◆ **EXERCISE PROMPT**:
Your response should be an exact reproduction of the data below, beginning at the line containing "request_url: https://www.google.com/recaptcha/api2/aframe" and ending with the final line.

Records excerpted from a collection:
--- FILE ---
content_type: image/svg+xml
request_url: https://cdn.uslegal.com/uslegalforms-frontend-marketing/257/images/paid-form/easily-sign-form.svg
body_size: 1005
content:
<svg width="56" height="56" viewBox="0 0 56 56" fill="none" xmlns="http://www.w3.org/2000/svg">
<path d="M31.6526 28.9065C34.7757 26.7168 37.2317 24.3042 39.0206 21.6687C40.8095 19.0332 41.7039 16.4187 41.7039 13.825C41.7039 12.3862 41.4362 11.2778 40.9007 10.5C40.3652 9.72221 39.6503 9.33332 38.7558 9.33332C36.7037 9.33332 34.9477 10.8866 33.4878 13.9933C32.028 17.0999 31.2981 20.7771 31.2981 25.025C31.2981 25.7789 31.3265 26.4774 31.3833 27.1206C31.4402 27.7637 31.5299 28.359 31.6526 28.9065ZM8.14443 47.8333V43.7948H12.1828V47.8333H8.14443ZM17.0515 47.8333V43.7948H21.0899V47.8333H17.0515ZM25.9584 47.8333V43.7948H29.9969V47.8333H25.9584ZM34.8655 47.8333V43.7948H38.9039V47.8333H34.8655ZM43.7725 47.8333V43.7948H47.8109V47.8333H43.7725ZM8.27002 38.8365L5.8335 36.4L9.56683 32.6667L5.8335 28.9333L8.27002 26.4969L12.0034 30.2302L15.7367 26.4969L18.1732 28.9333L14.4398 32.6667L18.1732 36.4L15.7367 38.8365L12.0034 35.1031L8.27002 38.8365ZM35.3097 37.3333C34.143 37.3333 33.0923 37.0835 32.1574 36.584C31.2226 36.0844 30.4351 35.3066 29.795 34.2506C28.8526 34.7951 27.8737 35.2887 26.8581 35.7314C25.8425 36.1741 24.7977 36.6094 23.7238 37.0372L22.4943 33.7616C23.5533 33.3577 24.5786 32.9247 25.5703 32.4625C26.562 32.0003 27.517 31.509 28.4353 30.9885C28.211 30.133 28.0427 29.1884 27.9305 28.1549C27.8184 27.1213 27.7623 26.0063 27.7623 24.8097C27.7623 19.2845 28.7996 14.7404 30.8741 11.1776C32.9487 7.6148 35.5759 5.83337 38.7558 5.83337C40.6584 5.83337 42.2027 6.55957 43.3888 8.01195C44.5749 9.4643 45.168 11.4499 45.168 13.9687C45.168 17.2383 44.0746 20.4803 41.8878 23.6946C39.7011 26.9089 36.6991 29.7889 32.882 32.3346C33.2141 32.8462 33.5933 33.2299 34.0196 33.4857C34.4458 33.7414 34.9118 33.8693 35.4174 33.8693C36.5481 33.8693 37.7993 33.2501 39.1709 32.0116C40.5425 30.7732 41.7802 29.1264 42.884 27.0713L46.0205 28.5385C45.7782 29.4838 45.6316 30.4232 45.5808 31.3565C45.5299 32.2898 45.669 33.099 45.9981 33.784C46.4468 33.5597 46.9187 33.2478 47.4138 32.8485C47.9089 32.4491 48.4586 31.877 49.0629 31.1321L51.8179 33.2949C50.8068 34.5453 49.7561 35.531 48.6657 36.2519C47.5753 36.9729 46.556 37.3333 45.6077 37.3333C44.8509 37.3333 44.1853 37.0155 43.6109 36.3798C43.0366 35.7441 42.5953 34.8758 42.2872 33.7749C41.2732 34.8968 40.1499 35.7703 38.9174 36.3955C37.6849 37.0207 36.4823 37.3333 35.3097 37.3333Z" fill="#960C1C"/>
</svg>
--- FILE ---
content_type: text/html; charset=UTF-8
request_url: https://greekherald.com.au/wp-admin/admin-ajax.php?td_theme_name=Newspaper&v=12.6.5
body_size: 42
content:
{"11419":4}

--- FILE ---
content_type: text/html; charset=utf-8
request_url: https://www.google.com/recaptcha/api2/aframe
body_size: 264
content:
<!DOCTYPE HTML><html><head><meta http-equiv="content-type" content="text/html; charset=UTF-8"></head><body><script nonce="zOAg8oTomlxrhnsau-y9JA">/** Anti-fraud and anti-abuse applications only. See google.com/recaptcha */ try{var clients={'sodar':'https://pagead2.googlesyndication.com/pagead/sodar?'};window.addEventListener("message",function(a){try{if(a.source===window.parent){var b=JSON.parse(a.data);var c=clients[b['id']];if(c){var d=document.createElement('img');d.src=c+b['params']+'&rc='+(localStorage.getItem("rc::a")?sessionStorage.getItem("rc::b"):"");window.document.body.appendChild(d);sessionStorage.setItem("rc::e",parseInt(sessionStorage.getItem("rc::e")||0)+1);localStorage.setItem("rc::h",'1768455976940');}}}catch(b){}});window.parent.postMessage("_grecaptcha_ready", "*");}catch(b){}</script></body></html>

◆ **ANSWER SECTION**:
request_url: https://www.google.com/recaptcha/api2/aframe
body_size: 264
content:
<!DOCTYPE HTML><html><head><meta http-equiv="content-type" content="text/html; charset=UTF-8"></head><body><script nonce="zOAg8oTomlxrhnsau-y9JA">/** Anti-fraud and anti-abuse applications only. See google.com/recaptcha */ try{var clients={'sodar':'https://pagead2.googlesyndication.com/pagead/sodar?'};window.addEventListener("message",function(a){try{if(a.source===window.parent){var b=JSON.parse(a.data);var c=clients[b['id']];if(c){var d=document.createElement('img');d.src=c+b['params']+'&rc='+(localStorage.getItem("rc::a")?sessionStorage.getItem("rc::b"):"");window.document.body.appendChild(d);sessionStorage.setItem("rc::e",parseInt(sessionStorage.getItem("rc::e")||0)+1);localStorage.setItem("rc::h",'1768455976940');}}}catch(b){}});window.parent.postMessage("_grecaptcha_ready", "*");}catch(b){}</script></body></html>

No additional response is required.